Virginia, like her sister Vanessa, was born in a first-floor bedroom here. Later, with their brothers Thoby (1880–1906) and Adrian (1883–1948), Virginia and Vanessa produced a family newspaper, the Hyde Park Gate News. The sisters now have unofficial plaques at the address.
MOUNTAINEERING AND PUBLISHING
Stephen was a skilled mountaineer, and his first book was a 1861 translation of a German work, The Alps. By 1871 he had written enough essays on mountaineering to publish them as The Playground of Europe. President of the Alpine Club and editor of the Alpine Journal from 1865 to 1868, he recorded many first Alpine ascents and was described as having ‘walked from peak to peak like a pair of one-inch compasses over a large-sized map’.
While editing the literary journal the Cornhill Magazine, Stephen encouraged many new writers, including Henry James, Robert Louis Stephenson, WG Henley and Edmund Gosse, but it was his relationship with Thomas Hardy that proved most fruitful. In 1874 he commissioned his novel Far from the Madding Crowd and published it as a serial in 12 instalments.
DICTIONARY OF NATIONAL BIOGRAPHY
In 1876, Stephen published his History of English Thought in the Eighteenth Century, which established his reputation as an expert on the period, and his subsequent biographies of Samuel Johnson (1878) and Alexander Pope (1880) revealed his talents as a biographer. It may have been these achievements that led to his appointment as editor of the Dictionary of National Biography on its foundation in 1882.

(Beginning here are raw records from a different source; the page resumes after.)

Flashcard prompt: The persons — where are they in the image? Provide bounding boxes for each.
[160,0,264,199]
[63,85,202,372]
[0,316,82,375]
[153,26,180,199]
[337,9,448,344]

The editorship proved an enormous challenge. ‘I am … on my treadmill [and have] been dragged into the damnable thing by fate like a careless workman passing moving machinery’, he wrote to Edmund Gosse. However, the first volume was published in 1885 to great critical acclaim.
By the time he resigned in 1891, Stephen had edited 26 volumes, and he continued to contribute biographies to the Dictionary – a total of 283 were signed by him. He was knighted in 1902, and died at 22 Hyde Park Gate on 22 February 1904.